> **PROVIDED DATA**
****
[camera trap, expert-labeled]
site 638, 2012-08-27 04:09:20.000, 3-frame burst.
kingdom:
****
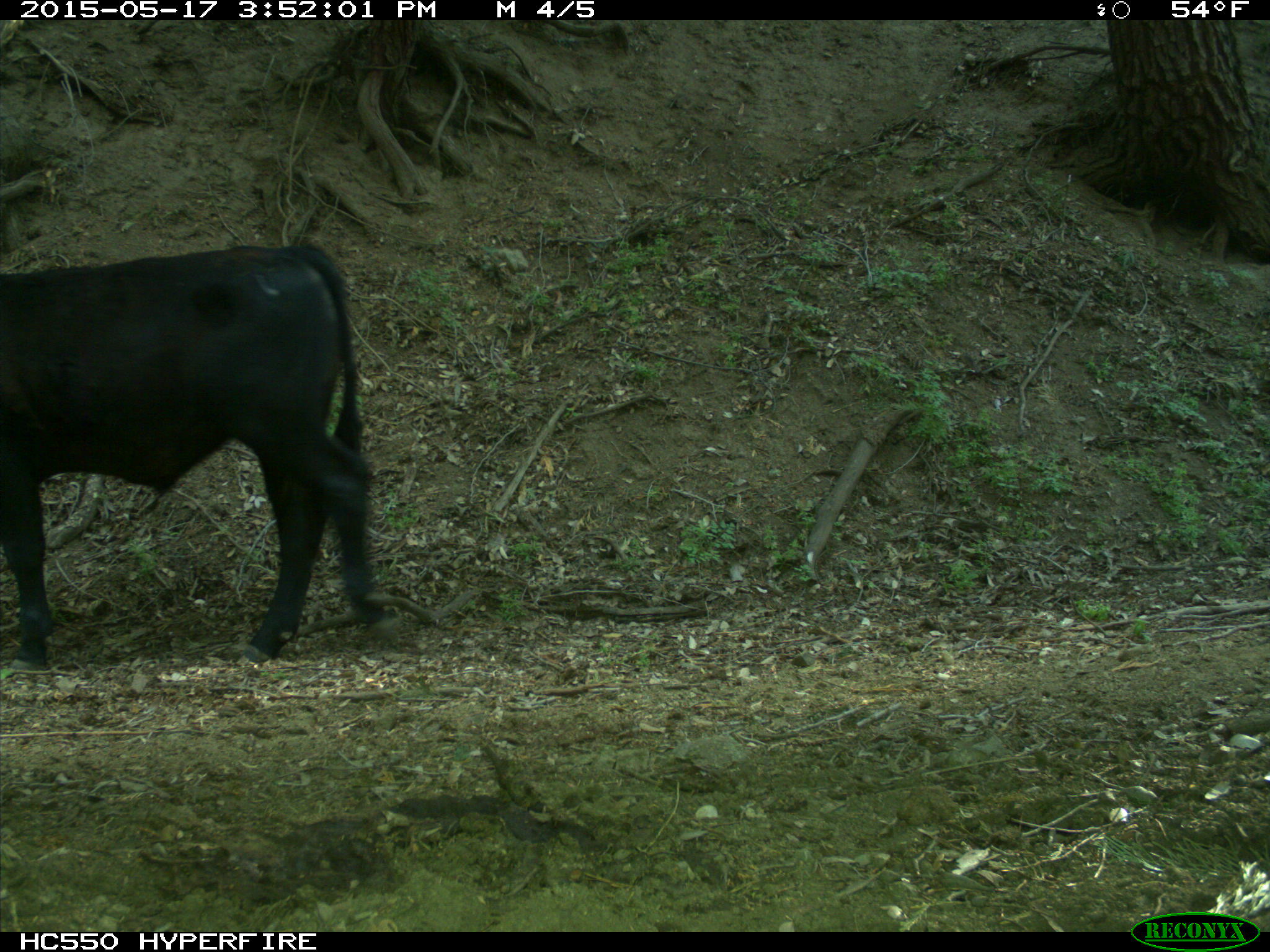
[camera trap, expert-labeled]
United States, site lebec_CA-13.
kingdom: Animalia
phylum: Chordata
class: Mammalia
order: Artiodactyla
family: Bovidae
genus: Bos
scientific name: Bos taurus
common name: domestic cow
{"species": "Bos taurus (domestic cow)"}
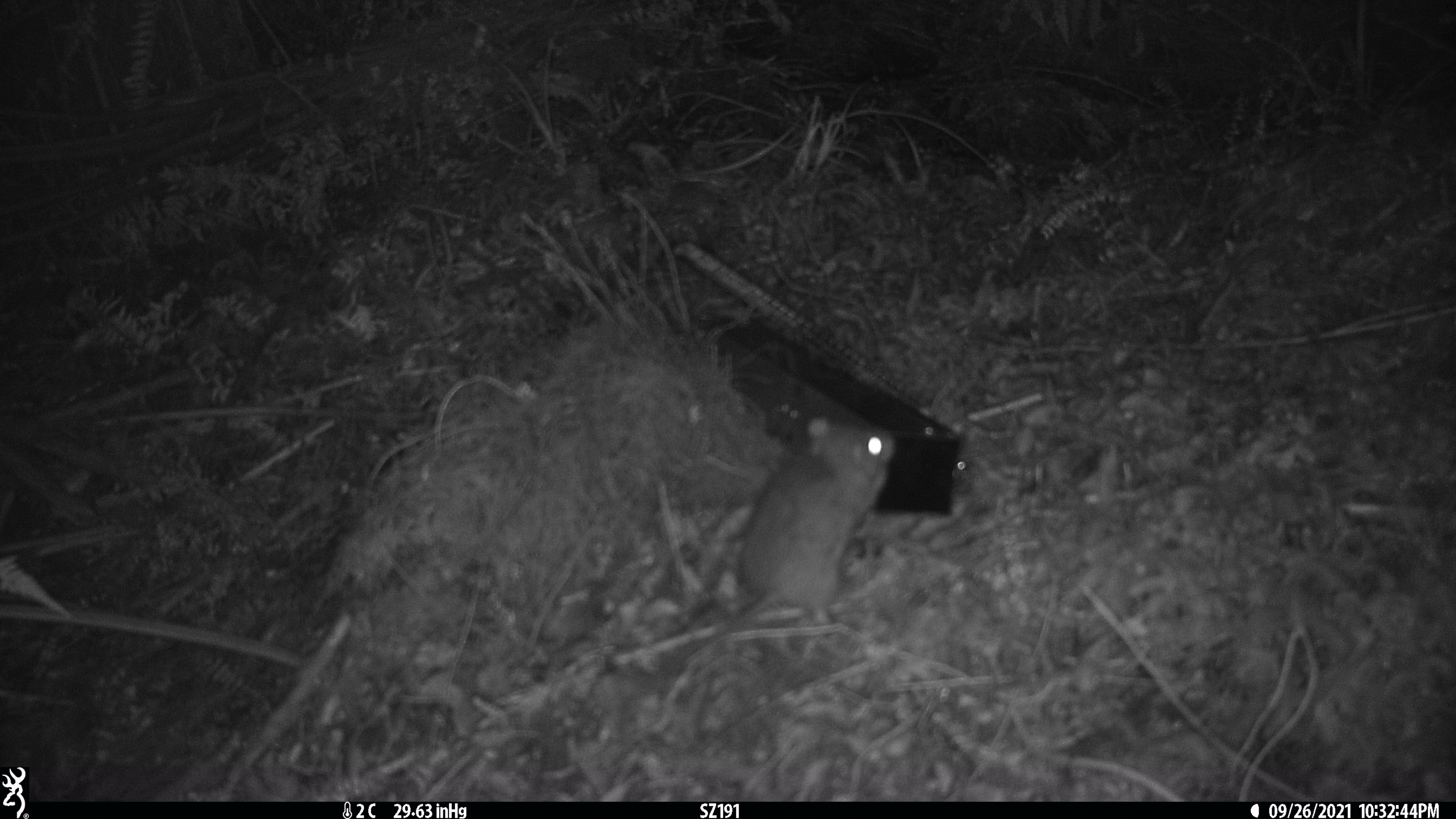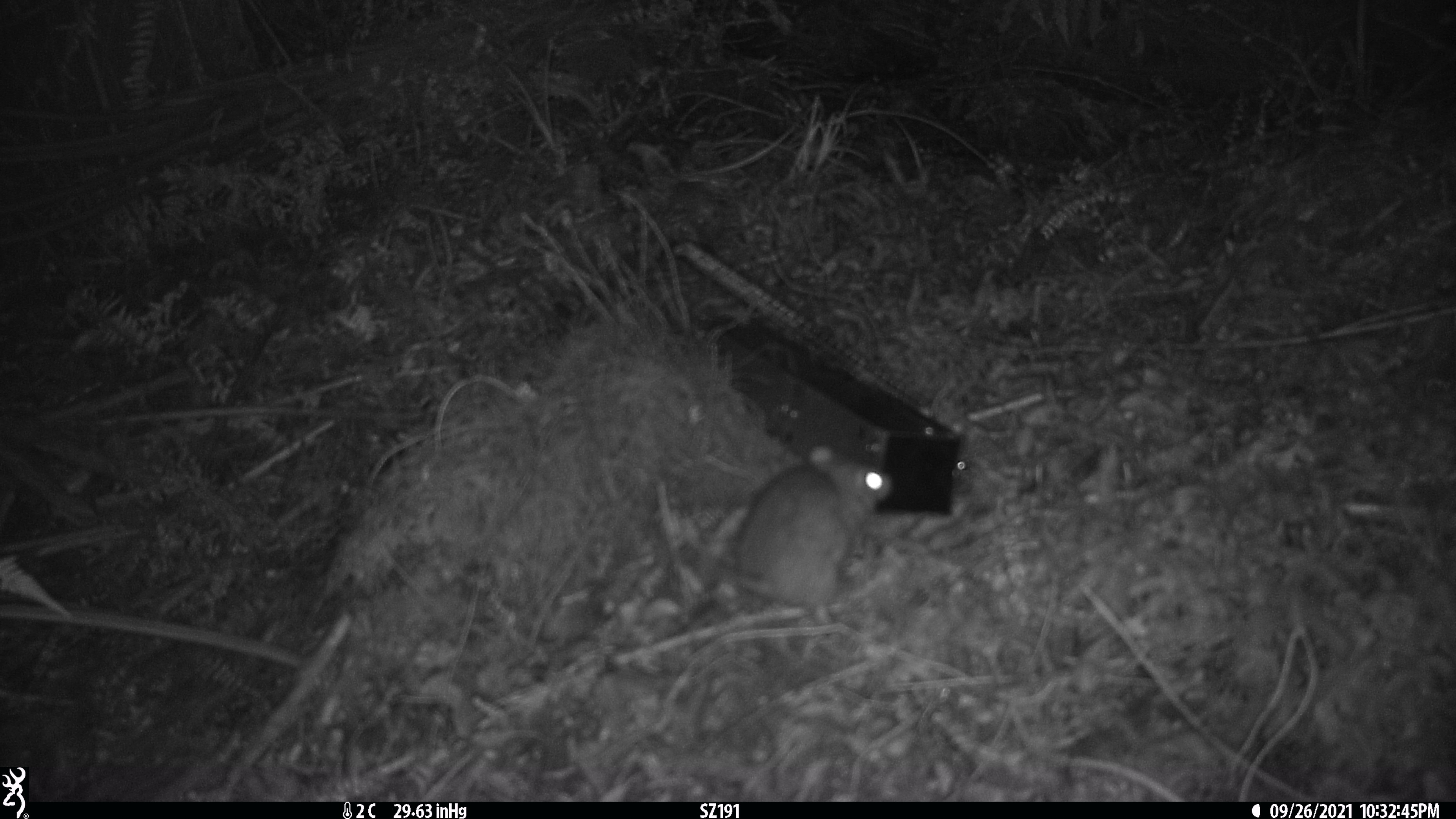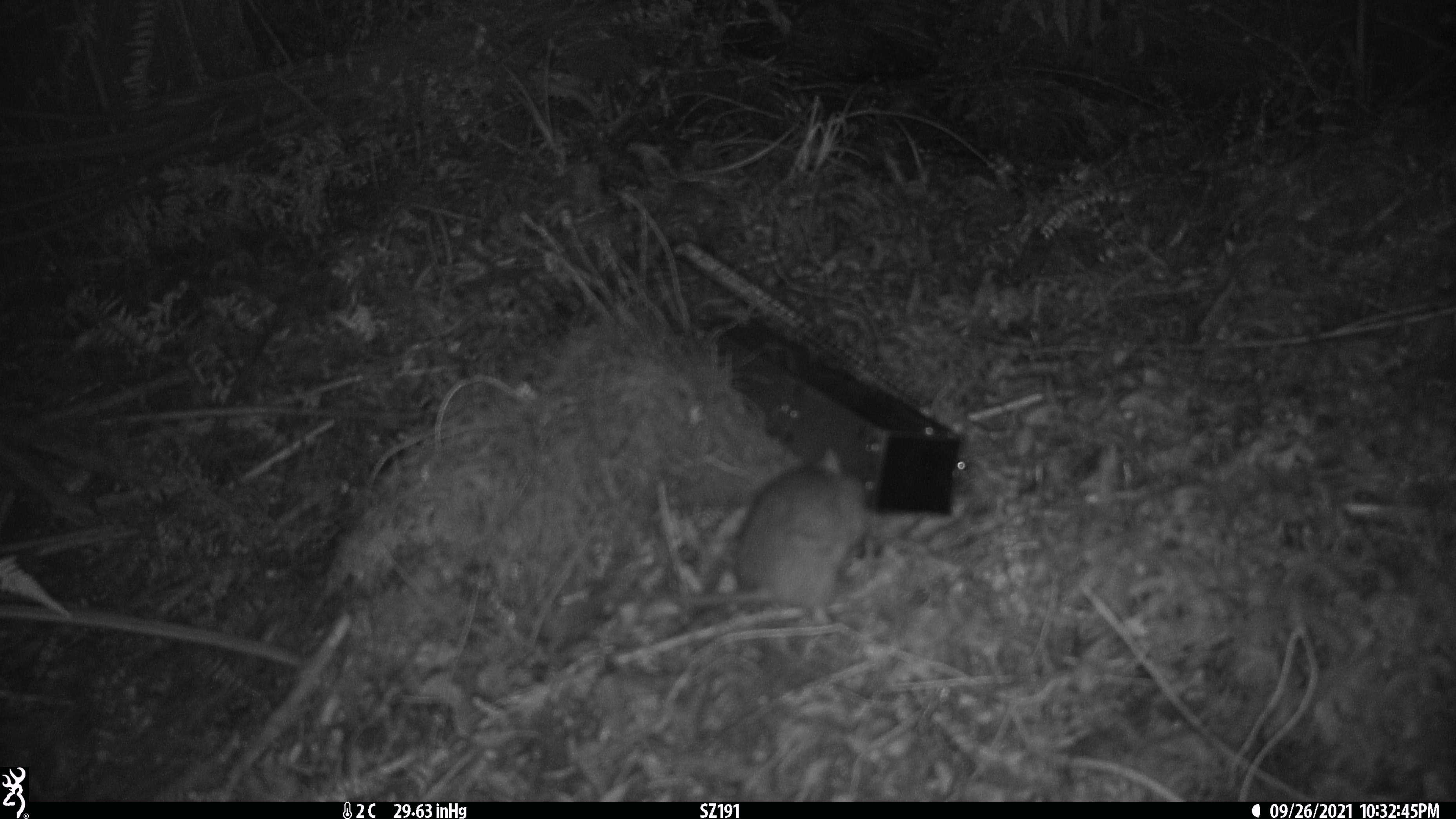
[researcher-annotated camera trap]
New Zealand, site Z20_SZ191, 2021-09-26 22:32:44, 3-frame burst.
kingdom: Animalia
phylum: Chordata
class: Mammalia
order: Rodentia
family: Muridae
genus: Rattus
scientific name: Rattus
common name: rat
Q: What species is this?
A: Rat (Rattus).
****
> **ACTION ITEM**
Say only how many lines among the entries above contain the string "burst".

> **WRITTEN SOLUTION**
2